Kroto and other scientists surmise such legislation would allow teachers to present as credible theories of creationism and intelligent design, basically beliefs that God or a higher being created humans.
Proponents say it allows teachers "academic freedom" to explore a theory, and that laws clearly ban the teaching of religious theories.
The proposals would also protect from punishment students who refuse to accept Darwin's evolution.
The bill's Senate sponsor, Ronda Storms, R-Valrico, says teachers and students feel too frightened to even discuss intelligent design.
Senate Majority Leader Dan Webster, R-Winter Garden, said the theory of evolution "had flaws."
Republicans have voted for the plan to the point where it will be considered by the full Senate, and has only one more committee to pass in the House.

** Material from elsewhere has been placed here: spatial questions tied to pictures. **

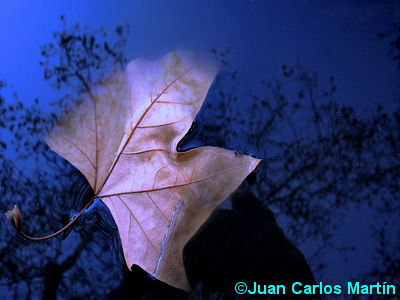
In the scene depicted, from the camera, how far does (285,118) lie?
74cm

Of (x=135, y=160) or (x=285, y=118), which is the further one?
(x=285, y=118)

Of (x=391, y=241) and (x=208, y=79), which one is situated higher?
(x=208, y=79)

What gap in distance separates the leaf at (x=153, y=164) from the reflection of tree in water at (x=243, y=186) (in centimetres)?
6

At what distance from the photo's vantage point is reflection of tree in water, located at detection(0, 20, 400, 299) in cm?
72

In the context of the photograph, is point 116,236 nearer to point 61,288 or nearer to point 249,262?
point 61,288

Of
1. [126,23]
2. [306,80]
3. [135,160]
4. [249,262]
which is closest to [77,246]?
[135,160]

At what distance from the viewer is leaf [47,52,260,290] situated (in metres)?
0.64

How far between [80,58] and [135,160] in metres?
0.27

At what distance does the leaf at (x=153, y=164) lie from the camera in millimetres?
639

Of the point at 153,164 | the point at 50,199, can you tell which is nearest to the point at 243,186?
the point at 153,164

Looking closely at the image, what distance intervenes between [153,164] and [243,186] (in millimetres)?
190

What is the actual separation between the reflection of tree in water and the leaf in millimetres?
65

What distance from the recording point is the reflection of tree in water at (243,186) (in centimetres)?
72

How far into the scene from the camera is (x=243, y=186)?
0.72 meters
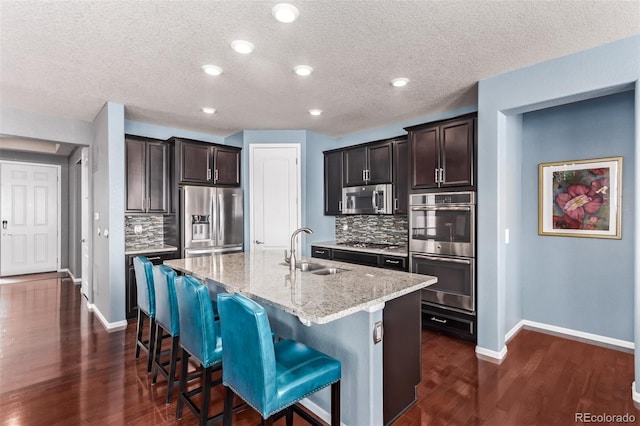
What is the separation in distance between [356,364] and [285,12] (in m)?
2.14

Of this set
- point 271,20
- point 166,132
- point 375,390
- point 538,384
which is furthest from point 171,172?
point 538,384

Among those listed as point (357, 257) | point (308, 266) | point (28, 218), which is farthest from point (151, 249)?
point (28, 218)

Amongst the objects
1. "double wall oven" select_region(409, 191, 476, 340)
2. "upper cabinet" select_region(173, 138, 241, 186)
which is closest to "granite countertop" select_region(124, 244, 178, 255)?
"upper cabinet" select_region(173, 138, 241, 186)

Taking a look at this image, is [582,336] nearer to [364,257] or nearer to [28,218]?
[364,257]

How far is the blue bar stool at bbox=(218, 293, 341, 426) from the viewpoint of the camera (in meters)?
1.44

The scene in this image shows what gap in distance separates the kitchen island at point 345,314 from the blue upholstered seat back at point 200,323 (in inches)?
8.4

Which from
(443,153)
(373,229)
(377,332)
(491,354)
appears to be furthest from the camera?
(373,229)

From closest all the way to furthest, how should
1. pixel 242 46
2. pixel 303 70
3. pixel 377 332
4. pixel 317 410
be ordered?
pixel 377 332 → pixel 317 410 → pixel 242 46 → pixel 303 70

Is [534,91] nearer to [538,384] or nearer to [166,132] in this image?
[538,384]

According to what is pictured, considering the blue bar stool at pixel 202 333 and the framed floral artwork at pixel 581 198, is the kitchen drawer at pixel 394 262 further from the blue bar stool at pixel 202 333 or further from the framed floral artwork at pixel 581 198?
the blue bar stool at pixel 202 333

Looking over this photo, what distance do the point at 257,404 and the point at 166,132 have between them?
4.43 metres

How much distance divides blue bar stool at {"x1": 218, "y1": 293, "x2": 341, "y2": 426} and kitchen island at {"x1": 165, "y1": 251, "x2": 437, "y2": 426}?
0.66 ft

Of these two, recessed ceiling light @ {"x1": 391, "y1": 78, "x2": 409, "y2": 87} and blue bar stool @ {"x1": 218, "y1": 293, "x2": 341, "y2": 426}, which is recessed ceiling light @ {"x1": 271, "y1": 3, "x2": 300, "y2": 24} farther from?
blue bar stool @ {"x1": 218, "y1": 293, "x2": 341, "y2": 426}

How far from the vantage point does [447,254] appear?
3457 mm
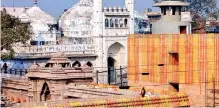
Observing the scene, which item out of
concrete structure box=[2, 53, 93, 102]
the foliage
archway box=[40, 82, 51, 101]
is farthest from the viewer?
archway box=[40, 82, 51, 101]

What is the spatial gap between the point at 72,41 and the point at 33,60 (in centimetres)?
600

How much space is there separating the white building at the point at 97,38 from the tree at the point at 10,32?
14116 mm

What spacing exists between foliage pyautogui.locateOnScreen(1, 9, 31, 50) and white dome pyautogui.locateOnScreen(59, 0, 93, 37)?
69.1 ft

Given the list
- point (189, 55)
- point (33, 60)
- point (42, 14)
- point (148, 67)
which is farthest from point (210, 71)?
point (42, 14)

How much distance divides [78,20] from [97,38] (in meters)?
4.77

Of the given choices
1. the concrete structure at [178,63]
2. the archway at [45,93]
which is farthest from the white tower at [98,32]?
the concrete structure at [178,63]

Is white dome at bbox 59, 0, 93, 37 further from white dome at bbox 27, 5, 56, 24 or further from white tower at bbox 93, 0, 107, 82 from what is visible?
white tower at bbox 93, 0, 107, 82

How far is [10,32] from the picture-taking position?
16.1 m

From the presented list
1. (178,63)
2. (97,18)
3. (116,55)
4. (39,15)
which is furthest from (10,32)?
(39,15)

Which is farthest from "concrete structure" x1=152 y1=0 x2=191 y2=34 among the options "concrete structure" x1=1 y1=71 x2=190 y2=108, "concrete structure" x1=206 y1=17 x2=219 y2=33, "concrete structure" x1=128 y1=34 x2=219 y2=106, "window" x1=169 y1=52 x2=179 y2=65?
"concrete structure" x1=206 y1=17 x2=219 y2=33

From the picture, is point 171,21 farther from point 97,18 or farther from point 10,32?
point 97,18

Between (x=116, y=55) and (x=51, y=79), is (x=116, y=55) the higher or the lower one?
the higher one

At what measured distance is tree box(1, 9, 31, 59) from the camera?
15.9 metres

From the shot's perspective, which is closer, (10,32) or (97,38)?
(10,32)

Kroto, whose father was Jewish and fled the Nazis in Germany, said the belief in God has never made sense to him.
"I just think science is the way the universe is and that's how we figure things out," Kroto said.
He won the Nobel Prize for discovering buckminsterfullerene, a carbon molecule with a soccer ball shape that students now call "buckyballs" for short.
He fears the recent debate over evolution is a sign science is becoming irrelevant.
"As far as I'm concerned, it's an abuse of position not to teach science correctly to children," Kroto said. "Today they don't need to know how anything works. The technology is so good if something breaks they get it fixed. There's a large number of kids probably prepared to accept something without being too careful."